Thursday, December 28, 2006
Whether it falls in the form of a soft powder or a mushy slush, snow is a fact of life in the Lower Valley.
We may not get as much as the mountains or even as much as Yakima a few miles up north, but the snow does fall here.
And the Lower Valley communities of Sunnyside, Mabton and Grandview are prepared when it does.
Sunnyside has a dedicated road crew of six employees who are always on standby for snow emergencies. All told, though, the city has 16 people available to help out with an especially heavy snowfall.
John Stanton of Sunnyside's roads department said the city has nine vehicles available, including four snowplows and one de-icing machine.
Public Works Director Jim Bridges said beginning this winter the city has gone to a liquid de-icer that is applied to the roadway.
"First of all we keep an eye on the long range weather forecast," Bridges said. "We apply liquid de-icer when we know an event is going to happen."
Bridges noted, for example, that it's crucial to get the de-icer down before a freezing rain hits because it will help prevent ice from sticking to the roadway.
Bridges said that, in turn, helps the city save money in paying less overtime and equipment costs for sanding roads, then additional manpower to clean the sand off the roadways.
Bridges said the city has a budget of $10,000 for snow removal in 2007. He said the city is well under budget for 2006.
When snow falls, especially as heavy as it did last Saturday, the city will at times lay down a layer of sand to battle slick spots that are already iced up.
It also must plow the snow to keep traffic humming through the city.
Sunnyside's primary snow removal route flows east to west along First Street between Alexander Road and Lincoln Avenue.
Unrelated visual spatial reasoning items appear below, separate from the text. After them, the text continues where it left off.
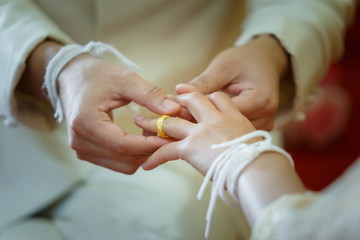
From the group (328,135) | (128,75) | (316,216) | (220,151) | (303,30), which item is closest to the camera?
(316,216)

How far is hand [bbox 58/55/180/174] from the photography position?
0.46 meters

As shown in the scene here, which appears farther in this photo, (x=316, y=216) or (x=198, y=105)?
(x=198, y=105)

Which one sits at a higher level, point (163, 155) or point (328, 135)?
point (163, 155)

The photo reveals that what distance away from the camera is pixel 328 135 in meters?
1.24

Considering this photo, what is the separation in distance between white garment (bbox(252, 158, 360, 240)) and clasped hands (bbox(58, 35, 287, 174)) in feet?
0.32

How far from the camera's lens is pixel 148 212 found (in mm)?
624

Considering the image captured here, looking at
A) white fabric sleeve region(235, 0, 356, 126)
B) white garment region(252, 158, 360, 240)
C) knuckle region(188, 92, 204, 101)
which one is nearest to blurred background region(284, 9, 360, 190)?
white fabric sleeve region(235, 0, 356, 126)

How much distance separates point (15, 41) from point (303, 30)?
0.37m

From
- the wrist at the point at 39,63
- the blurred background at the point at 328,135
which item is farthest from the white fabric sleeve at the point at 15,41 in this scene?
the blurred background at the point at 328,135

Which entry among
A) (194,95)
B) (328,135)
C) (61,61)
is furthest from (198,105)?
(328,135)

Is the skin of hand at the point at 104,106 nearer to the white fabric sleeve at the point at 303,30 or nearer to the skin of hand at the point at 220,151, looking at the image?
the skin of hand at the point at 220,151

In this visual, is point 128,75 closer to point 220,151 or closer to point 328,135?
point 220,151

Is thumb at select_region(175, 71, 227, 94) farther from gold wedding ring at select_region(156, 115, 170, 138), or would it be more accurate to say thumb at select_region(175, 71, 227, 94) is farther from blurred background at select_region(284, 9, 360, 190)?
blurred background at select_region(284, 9, 360, 190)

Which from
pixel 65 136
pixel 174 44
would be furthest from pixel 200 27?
pixel 65 136
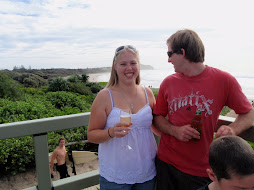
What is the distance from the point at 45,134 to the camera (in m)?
2.10

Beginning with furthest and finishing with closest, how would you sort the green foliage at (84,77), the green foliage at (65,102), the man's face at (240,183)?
the green foliage at (84,77), the green foliage at (65,102), the man's face at (240,183)

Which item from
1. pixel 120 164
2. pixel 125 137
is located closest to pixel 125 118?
pixel 125 137

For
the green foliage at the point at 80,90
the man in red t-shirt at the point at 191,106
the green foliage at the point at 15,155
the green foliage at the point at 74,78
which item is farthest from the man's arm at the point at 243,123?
the green foliage at the point at 74,78

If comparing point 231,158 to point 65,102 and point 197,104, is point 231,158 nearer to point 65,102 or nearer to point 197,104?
point 197,104

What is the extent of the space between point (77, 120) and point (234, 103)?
1.36 m

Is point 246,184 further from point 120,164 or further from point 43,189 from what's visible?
point 43,189

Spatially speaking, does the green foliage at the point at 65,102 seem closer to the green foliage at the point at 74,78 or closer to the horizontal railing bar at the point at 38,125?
the horizontal railing bar at the point at 38,125

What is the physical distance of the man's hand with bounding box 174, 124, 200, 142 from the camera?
1.74m

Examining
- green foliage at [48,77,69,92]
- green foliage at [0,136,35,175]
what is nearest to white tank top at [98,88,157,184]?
green foliage at [0,136,35,175]

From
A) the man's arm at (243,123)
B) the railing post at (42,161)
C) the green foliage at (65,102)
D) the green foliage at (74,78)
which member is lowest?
the green foliage at (65,102)

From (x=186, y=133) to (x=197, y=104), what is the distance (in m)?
0.24

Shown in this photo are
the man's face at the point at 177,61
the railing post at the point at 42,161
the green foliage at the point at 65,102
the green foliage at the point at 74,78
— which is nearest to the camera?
the man's face at the point at 177,61

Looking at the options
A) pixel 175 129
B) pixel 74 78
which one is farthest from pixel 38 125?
pixel 74 78

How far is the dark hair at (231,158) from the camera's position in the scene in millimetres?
1306
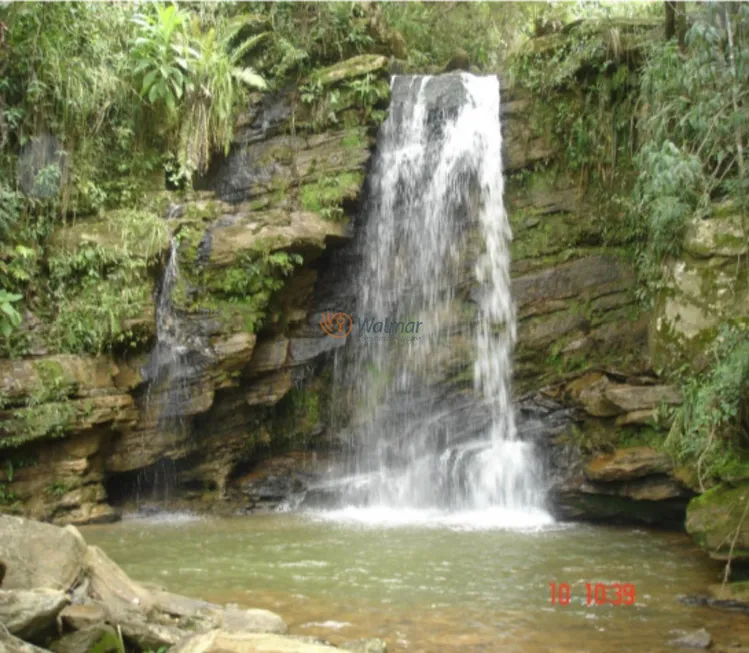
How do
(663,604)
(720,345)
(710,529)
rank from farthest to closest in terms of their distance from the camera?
(720,345) < (710,529) < (663,604)

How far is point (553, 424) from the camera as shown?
10086 millimetres

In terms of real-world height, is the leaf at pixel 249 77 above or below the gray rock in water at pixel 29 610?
above

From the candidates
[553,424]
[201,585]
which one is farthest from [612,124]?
→ [201,585]

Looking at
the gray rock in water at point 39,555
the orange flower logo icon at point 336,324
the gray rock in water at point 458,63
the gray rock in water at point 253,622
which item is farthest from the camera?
the gray rock in water at point 458,63

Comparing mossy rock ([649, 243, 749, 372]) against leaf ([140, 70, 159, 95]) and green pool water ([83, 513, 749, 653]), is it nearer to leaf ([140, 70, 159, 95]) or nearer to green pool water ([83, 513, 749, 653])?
green pool water ([83, 513, 749, 653])

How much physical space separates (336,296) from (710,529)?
6697 millimetres

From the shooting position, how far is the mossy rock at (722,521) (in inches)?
238

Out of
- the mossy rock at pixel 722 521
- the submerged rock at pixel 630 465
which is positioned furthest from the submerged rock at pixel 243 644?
the submerged rock at pixel 630 465

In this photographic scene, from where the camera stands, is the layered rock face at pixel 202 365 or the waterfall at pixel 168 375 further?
the waterfall at pixel 168 375

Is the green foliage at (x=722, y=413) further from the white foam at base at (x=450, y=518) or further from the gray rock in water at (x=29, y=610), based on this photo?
the gray rock in water at (x=29, y=610)

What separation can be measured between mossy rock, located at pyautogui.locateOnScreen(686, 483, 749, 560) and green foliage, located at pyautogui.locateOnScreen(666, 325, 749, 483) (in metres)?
0.25

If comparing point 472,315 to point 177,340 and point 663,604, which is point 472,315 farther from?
point 663,604

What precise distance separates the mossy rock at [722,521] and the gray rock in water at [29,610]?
493 cm

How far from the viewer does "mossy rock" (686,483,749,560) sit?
6039mm
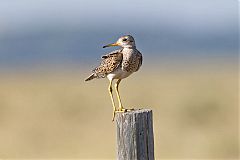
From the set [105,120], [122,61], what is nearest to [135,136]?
[122,61]

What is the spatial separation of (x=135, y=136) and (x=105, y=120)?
50.8 ft

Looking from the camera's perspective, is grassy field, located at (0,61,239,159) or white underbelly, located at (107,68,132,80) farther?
grassy field, located at (0,61,239,159)

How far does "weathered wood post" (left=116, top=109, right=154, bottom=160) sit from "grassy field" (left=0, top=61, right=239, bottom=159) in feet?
32.2

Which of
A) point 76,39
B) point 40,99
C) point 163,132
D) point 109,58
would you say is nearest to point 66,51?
point 76,39

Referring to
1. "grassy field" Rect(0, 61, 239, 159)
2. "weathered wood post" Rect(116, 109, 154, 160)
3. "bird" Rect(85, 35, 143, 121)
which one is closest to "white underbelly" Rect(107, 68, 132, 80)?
"bird" Rect(85, 35, 143, 121)

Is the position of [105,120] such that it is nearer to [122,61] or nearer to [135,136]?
[122,61]

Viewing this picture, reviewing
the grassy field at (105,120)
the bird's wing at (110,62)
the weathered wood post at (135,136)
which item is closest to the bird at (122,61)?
the bird's wing at (110,62)

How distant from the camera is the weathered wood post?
7.71m

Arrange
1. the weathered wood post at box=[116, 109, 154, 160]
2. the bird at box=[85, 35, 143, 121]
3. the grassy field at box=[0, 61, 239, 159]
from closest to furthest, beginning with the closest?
the weathered wood post at box=[116, 109, 154, 160]
the bird at box=[85, 35, 143, 121]
the grassy field at box=[0, 61, 239, 159]

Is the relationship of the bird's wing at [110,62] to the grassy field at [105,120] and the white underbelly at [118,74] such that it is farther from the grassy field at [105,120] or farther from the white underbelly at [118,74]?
the grassy field at [105,120]

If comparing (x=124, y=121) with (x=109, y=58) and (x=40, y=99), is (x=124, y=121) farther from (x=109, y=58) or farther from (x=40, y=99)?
(x=40, y=99)

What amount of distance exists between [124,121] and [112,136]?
12812 mm

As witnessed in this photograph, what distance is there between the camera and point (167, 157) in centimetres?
1798

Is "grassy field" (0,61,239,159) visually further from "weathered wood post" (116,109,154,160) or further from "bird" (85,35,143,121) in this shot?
"weathered wood post" (116,109,154,160)
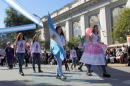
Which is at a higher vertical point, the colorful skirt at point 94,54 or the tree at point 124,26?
the tree at point 124,26

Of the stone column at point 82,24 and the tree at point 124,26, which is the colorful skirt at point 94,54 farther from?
the stone column at point 82,24

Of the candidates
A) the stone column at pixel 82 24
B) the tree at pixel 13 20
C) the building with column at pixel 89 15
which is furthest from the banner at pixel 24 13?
the stone column at pixel 82 24

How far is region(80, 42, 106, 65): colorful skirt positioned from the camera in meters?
13.5

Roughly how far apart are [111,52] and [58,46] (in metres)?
22.2

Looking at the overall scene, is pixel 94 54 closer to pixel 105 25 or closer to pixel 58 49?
pixel 58 49

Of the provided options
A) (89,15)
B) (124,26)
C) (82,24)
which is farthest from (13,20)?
(124,26)

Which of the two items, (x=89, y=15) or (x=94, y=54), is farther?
(x=89, y=15)

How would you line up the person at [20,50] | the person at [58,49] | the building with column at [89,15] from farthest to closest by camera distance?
the building with column at [89,15] < the person at [20,50] < the person at [58,49]

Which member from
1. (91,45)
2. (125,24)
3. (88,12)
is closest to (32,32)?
(88,12)

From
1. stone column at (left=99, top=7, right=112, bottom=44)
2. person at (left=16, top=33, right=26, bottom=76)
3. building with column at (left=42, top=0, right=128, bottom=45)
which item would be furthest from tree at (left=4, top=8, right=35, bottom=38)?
person at (left=16, top=33, right=26, bottom=76)

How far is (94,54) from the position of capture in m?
13.6

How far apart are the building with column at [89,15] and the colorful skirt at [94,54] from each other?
139 feet

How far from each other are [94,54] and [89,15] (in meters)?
54.7

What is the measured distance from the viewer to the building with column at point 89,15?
59375 mm
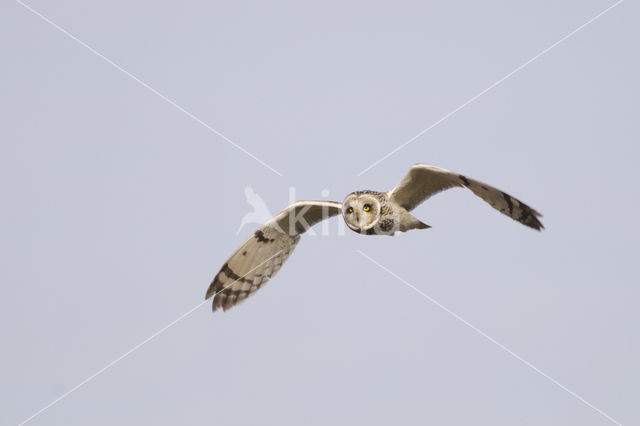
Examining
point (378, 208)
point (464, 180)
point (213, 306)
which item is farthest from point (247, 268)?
point (464, 180)

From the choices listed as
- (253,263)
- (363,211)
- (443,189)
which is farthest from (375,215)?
(253,263)

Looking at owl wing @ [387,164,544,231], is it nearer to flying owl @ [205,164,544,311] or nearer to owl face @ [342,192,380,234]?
flying owl @ [205,164,544,311]

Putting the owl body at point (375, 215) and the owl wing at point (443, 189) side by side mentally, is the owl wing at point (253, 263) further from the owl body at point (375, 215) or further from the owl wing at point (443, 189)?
the owl wing at point (443, 189)

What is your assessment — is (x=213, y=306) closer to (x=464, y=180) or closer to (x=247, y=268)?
(x=247, y=268)

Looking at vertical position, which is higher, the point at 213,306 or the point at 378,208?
the point at 378,208

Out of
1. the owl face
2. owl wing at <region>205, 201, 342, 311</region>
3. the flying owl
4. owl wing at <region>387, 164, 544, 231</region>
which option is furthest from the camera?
owl wing at <region>205, 201, 342, 311</region>

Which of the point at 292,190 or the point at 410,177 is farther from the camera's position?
the point at 292,190

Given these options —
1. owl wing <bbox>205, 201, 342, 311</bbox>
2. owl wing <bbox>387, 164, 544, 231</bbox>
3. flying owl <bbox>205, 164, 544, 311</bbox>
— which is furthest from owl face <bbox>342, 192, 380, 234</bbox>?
owl wing <bbox>205, 201, 342, 311</bbox>

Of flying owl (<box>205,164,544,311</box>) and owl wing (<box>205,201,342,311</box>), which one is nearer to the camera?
flying owl (<box>205,164,544,311</box>)
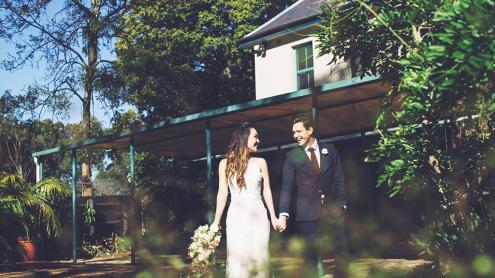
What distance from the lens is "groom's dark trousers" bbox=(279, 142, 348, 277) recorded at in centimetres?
626

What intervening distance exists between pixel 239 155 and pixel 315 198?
911mm

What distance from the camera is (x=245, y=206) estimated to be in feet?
20.4

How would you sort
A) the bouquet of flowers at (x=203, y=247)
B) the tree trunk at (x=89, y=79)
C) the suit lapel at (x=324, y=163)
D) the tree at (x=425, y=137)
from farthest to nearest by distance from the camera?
the tree trunk at (x=89, y=79)
the suit lapel at (x=324, y=163)
the bouquet of flowers at (x=203, y=247)
the tree at (x=425, y=137)

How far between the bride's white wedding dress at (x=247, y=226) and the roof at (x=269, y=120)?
9.49 feet

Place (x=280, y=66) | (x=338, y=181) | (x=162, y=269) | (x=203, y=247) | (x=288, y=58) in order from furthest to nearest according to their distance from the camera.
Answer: (x=280, y=66) < (x=288, y=58) < (x=162, y=269) < (x=338, y=181) < (x=203, y=247)

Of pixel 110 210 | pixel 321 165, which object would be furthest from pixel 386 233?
pixel 110 210

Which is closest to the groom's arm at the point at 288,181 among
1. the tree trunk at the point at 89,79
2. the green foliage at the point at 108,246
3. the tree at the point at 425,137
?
the tree at the point at 425,137

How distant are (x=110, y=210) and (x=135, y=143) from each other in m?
6.24

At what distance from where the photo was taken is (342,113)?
12227 mm

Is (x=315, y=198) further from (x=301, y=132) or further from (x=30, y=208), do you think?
(x=30, y=208)

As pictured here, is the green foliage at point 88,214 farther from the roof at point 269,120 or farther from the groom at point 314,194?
the groom at point 314,194

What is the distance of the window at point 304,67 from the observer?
17406 mm

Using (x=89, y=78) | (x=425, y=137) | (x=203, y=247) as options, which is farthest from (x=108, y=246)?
(x=425, y=137)

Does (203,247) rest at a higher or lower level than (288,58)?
lower
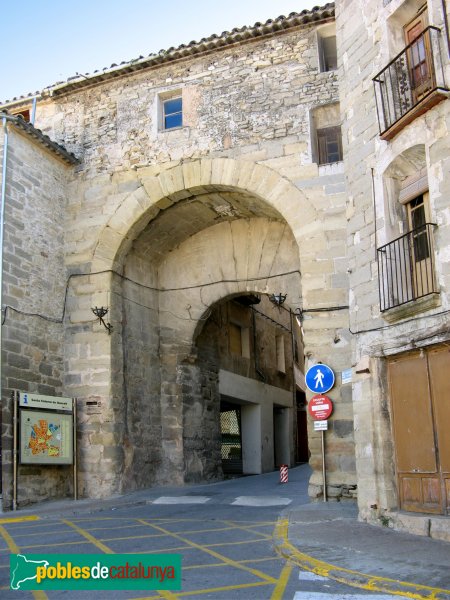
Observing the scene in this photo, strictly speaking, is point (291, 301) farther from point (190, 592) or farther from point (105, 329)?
point (190, 592)

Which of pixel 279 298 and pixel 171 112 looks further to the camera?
pixel 171 112

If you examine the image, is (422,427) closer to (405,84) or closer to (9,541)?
(405,84)

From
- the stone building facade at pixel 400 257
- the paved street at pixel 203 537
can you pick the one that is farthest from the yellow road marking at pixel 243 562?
the stone building facade at pixel 400 257

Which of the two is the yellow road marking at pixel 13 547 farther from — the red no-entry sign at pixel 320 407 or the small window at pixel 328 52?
the small window at pixel 328 52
From there crews clear Fourth, Sixth, Ninth, 13th and 16th Streets, as well as Yakima Valley Highway. The route also covers Edison and Lincoln Avenues, as well as Allen Road.
Bridges said the city has added N. 16th Street to its snow removal route to accommodate the new Sierra Vista Middle School. The snow route also encompasses the main roads leading to the Harrison Hill area, including Grandview Avenue.
The city of Grandview spends more on snow removal, about $20,000 per year, and uses more manpower in plowing snow to the center of the street before hauling it away to city parks.
Santos Trevino, a public works foreman for Grandview, said a grader is also used to make sure turn lanes are opened up as crews plow to the middle of the road.
Like Sunnyside, Grandview also uses de-icer. Trevino said city crews keep an eye on internet weather forecasts to help them know when to apply the liquid de-icer.
Grandview has a road crew of five people and a total of 10 employees who could be available to help out during a snow event.
To attack icy trouble spots, Trevino said Grandview uses crushed red rock instead of sand.
"It's easy to clean up and it breaks up pretty easy so it won't break a windshield," he says.
Grandview's snow plow route follows Wine Country Road to Division Street, then Second Street from Elm to Hillcrest. Trevino said the city's primary snow route also plows Euclid, Fir, Fifth and Grandridge.
Trevino said Grandview has a total of six rigs available for hauling and/or plowing snow.
"If it gets too bad we hire contractors to haul the snow away," he said.
Over in Mabton, Police Officer Mike Britton said city crews use a grader, a dump truck for sand and a backhoe. Britton said that Mabton plows snow to the center of the roadway and, when the white stuff piles too high it is hauled away, usually to a high school field.
Britton said the city uses a sand/salt mix after a snow storm and during icing conditions.
Mabton's primary snow plow/sanding route follows Main Street and includes all intersections, as well as Washington Street.